#### Excerpt to read ####

Ring around the sun


Weather Halo draws Saint John eyes skyward
God set the rainbow in the sky following the flood, according to the Book of Genesis.
A circle around the sun, like the one over Saint John for the past couple of days, usually signifies a storm coming, according to common weather lore.
Except that, in this case, the halo has more to do with rain on its way to Newfoundland, according Environment Canada meteorologist Claude Côté in Fredericton.
Ice crystals in cirrus or cirrostratus clouds cause both halos and "sun dogs," says Environment Canada senior climatologist David Phillips in Toronto.
These thin clouds high in the atmosphere veil the sun. The sun shines through like a lamp through a sheer curtain, but the ice crystals refract the light - bending the rays just like in a high school science experiment with a prism.
If the crystals are aligned in one direction, the refracted light will form sun dogs on either side of the yellow orb. These are sometimes called false suns, Phillips said.
With the ice crystals not in any particular formation, the light bends in a diffuse way to form a big circle, sometimes with rainbow-like colours around the outside edge - such as happened over Saint John this week.
"It's called a halo around the sun "¦ it's often a very good sign of getting some precipitation," Phillips said.
However, Environment Canada does not forecast rain on New Brunswick until the weekend.
These clouds, possibly 10 kilometres above the earth, travel on the jetstream, Côté said, usually coming ahead of a weather disturbance.
Generally, a halo or sun dog gives 24 hours or less warning of bad weather coming; this time, however, the disturbance was 120 kilometres south of Halifax on Tuesday afternoon, headed for Newfoundland, said Côté.
"It's a sign that there's going to be weather somewhere," Phillips said.
However, the St. John River will get a couple of days to spill more floodwater into the Bay of Fundy before we get more rain.
In past ages people paid attention to the sky, Phillips said. Farmers, fishermen and sailors with no Environment Canada weather forecasts depended on these signs.
"A halo around the sun or moon will bring rain upon you soon," according to one bit of folklore cited by Phillips. Or, "When the sun is in its house, it will rain soon.-The bigger and brighter the ring, the nearer the wet.-The circle of the moon never filled a pond, but a circle of a sun wets a shepherd."
Halos do not often make a complete ring around the sun that people can see, which makes the one over Saint John a rarity - if it is still there today. Côté could not see the halo in Fredericton.

####

In the halo article, take everything from "These clouds, possibly" down to "Newfoundland, said Côté." and swap "jetstream" for "jet stream". The material after this point has no connection to the halo article.

#### Data supplied ####

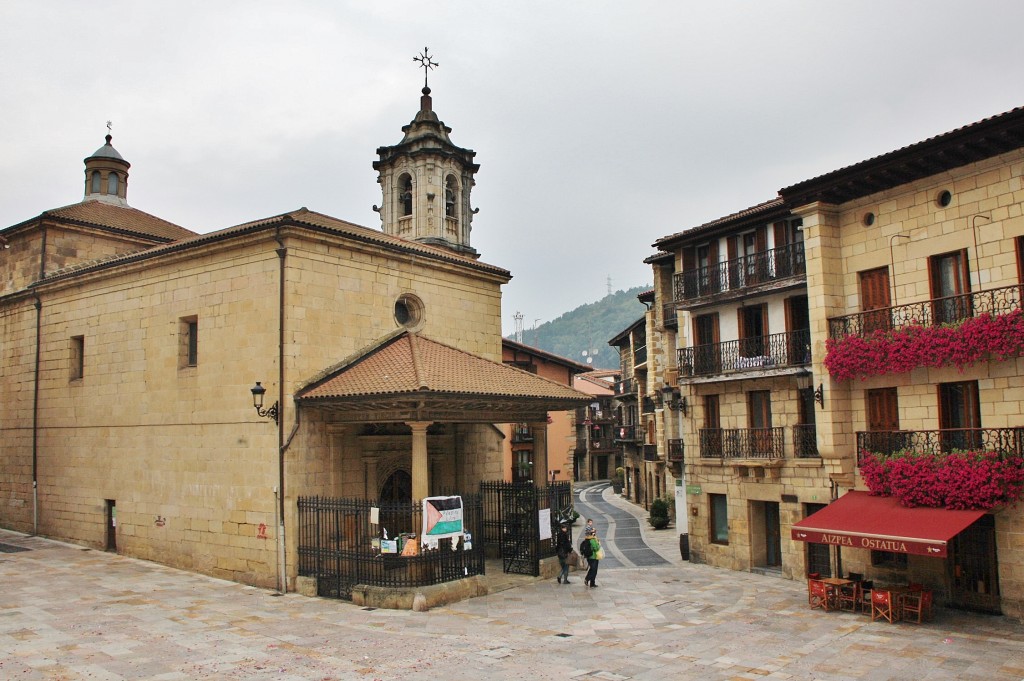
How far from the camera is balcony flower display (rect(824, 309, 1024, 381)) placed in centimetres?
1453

####
#### Data supplied ####

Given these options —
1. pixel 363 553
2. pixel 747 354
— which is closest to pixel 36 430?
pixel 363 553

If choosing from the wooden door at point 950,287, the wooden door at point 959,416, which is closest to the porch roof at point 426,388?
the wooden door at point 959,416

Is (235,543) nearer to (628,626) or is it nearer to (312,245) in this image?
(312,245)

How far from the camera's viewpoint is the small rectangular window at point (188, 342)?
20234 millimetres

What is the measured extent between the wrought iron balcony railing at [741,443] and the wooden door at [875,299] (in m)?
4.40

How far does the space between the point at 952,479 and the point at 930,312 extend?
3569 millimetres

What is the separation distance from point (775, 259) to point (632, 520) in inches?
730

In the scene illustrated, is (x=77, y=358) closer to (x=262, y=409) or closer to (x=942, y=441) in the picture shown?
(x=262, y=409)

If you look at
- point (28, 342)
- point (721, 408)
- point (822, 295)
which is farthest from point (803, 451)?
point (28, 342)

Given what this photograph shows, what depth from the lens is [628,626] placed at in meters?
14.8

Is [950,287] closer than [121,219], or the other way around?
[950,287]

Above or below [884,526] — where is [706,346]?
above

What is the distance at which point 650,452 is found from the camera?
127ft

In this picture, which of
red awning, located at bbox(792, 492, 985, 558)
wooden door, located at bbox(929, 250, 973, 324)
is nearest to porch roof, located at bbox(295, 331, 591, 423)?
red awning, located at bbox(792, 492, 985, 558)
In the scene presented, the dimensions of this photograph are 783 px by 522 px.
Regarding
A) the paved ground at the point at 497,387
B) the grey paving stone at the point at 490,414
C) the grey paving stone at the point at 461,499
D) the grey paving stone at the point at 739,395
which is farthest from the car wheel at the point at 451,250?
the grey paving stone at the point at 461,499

####

■ Answer for the task:
These clouds, possibly 10 kilometres above the earth, travel on the jet stream, Côté said, usually coming ahead of a weather disturbance.
Generally, a halo or sun dog gives 24 hours or less warning of bad weather coming; this time, however, the disturbance was 120 kilometres south of Halifax on Tuesday afternoon, headed for Newfoundland, said Côté.